Kesulitannya kalau pakai BBM, saya enggak bisa share foto ke banyak orang. Kalau satu-satu kan ndak bisa, kontaknya ada 1000 lebih.
Pihak Blackberry sendiri enggak nyangka bahwa produk mereka ini bisa membantu saya memberi kabar bencana, untuk membantu kemanusiaan. Dia pernah ngambil profil saya untuk expo blackberry sedunia di Amerika.
Waktu saya di Global Platform, pertemuan kebencanaan dunia, jadi narasumber. Saya ceritakan pengalaman saya, termasuk memberi kabar bencana melalui BBM. Mereka tidak bisa, karena BlackBerry di negara lainkan sedikit.
Dalam kejadian bencana, kami tidak mungkin menunggu data harus lengkap semua baru dikirim informasinya. Jadi kadang salah sedikit tetap kami kirimkan dulu pada wartawan. Namanya bencana masa panik. Nanti setelah itu baru kami update terus.
Bencana datang tidak kenal waktu, punya waktu libur?
Bencana bisa terjadi kapan saja. Anehnya hampir setiap Sabtu-Minggu. Saya yakin teman-teman wartawan susah cari informasinya. Ya udah saya buat. Saya enggak pernah libur. Ini saya boleh bilang, harus hobi, harus panggilan jiwa. Media kan klien saya, mereka bisa membutuhkan saya kapan saja. Media kan mampu membantu kesiapsiagaan masyarakat saat bencana. Saya sejak jadi PNS ndak pernah cuti. Kalau Lebaran, pas ada bencana ya tetap saya carikan datanya.

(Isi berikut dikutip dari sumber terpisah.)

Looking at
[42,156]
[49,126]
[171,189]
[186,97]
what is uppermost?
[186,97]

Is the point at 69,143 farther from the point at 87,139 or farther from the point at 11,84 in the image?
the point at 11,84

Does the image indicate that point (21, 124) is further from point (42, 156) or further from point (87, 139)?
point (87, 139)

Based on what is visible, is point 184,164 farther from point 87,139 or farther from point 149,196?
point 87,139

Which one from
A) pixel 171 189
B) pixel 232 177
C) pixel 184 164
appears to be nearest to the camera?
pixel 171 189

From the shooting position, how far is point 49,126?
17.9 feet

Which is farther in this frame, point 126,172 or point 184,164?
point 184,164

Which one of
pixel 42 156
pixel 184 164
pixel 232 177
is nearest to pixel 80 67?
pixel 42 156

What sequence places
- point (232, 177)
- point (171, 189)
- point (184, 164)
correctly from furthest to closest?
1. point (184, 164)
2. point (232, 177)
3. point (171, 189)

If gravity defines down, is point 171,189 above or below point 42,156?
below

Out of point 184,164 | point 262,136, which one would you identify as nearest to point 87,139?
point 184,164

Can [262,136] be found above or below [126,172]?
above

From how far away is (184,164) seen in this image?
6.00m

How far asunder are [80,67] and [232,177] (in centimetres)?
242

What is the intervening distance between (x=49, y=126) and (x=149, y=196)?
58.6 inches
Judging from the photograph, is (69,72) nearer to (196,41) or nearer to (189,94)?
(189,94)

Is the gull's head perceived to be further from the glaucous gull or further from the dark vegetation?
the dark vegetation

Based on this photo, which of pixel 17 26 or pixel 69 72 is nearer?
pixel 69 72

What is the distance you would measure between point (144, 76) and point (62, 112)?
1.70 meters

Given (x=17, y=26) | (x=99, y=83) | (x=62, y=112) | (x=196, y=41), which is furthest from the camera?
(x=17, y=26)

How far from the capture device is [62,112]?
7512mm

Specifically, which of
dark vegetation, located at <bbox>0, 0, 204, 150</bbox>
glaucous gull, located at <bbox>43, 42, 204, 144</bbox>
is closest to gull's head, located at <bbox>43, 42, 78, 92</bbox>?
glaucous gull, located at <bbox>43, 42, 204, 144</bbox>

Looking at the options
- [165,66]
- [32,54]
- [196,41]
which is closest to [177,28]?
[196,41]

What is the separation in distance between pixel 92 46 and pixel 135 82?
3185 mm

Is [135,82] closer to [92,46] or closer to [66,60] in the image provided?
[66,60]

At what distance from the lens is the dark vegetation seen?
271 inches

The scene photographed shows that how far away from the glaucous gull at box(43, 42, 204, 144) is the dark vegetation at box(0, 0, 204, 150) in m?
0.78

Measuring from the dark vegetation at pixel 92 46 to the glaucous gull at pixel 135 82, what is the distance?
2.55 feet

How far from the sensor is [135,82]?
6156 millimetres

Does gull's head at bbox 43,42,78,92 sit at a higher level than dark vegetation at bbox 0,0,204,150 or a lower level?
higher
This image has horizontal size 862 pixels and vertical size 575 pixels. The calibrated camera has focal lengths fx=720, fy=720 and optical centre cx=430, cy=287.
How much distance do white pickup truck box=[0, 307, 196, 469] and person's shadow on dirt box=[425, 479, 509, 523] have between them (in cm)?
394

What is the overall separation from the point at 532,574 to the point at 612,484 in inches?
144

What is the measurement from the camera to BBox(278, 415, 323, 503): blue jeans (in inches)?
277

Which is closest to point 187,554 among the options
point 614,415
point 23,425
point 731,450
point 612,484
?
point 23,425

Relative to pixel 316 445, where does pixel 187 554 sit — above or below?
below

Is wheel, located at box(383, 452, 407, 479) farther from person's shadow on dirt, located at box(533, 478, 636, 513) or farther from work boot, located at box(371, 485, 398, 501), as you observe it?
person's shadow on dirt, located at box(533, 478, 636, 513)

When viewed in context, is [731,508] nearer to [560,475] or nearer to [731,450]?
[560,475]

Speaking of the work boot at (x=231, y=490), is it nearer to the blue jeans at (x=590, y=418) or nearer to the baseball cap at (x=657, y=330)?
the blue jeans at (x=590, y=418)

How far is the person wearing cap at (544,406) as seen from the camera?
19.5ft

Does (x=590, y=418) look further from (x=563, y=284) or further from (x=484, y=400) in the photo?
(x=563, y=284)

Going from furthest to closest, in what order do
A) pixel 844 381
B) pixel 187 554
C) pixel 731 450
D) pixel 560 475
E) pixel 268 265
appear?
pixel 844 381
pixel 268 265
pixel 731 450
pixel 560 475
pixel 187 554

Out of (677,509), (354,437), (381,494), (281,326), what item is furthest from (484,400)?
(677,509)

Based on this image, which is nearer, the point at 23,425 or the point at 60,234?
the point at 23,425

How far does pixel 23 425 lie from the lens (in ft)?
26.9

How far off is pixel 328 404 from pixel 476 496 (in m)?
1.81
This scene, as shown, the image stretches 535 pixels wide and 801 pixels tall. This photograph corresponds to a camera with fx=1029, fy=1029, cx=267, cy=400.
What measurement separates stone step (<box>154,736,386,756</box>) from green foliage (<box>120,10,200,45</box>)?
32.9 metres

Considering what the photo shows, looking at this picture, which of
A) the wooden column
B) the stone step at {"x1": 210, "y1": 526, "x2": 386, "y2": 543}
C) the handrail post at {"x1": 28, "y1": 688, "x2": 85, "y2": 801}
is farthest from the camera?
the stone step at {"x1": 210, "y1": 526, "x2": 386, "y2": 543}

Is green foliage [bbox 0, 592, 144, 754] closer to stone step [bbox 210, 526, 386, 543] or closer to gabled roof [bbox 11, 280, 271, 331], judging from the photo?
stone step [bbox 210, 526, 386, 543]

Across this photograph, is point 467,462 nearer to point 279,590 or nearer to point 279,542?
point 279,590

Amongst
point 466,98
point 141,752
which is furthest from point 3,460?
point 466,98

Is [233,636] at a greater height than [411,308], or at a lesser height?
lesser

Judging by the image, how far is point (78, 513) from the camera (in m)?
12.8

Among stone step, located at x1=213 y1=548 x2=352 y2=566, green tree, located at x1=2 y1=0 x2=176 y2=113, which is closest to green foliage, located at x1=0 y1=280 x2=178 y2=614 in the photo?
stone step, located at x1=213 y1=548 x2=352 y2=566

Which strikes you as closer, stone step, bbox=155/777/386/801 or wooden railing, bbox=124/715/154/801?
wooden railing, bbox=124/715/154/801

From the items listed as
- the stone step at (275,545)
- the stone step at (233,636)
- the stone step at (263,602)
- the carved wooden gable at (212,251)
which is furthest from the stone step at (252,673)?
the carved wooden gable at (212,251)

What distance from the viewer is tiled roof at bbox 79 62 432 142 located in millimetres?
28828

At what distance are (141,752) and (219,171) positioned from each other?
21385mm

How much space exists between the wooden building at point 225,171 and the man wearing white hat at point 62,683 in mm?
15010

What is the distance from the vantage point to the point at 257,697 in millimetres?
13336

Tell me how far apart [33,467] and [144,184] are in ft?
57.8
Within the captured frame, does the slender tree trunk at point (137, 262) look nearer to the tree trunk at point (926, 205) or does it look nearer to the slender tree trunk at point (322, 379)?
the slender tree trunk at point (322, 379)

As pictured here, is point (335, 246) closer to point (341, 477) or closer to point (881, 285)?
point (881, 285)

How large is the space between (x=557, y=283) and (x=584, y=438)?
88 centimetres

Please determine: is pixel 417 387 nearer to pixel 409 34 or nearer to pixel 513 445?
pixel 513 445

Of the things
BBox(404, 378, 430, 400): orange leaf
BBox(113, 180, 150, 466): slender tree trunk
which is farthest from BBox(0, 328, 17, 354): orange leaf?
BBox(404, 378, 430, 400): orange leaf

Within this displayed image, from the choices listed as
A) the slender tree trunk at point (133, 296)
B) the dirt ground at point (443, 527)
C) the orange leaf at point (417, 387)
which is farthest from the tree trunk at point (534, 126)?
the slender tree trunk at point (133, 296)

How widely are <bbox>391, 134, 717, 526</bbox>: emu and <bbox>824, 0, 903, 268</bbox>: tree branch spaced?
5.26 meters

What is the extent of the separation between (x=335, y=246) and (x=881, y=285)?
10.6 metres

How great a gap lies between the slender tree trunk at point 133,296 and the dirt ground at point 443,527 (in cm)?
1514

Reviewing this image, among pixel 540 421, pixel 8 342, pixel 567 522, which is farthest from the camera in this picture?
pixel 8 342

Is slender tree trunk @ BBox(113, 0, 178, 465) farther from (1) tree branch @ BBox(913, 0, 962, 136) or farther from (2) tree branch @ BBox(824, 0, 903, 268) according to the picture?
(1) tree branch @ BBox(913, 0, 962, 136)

Saya kadang kalau lama enggak broadcast malah dicari wartawannya. 'Pak, ada berita apa, pak sakit ya atau di luar negeri? Kok enggak pernah broadcast'. Ada juga wartawan yang marah ke saya, dikiranya saya menghapus kontak BBMnya. Saya bilang, itu karena handphone saya rusak. Ringtone handphone saya kencangkan sampai full volume, 10 jadi kalau ada yang hubungi saya bisa segera respon.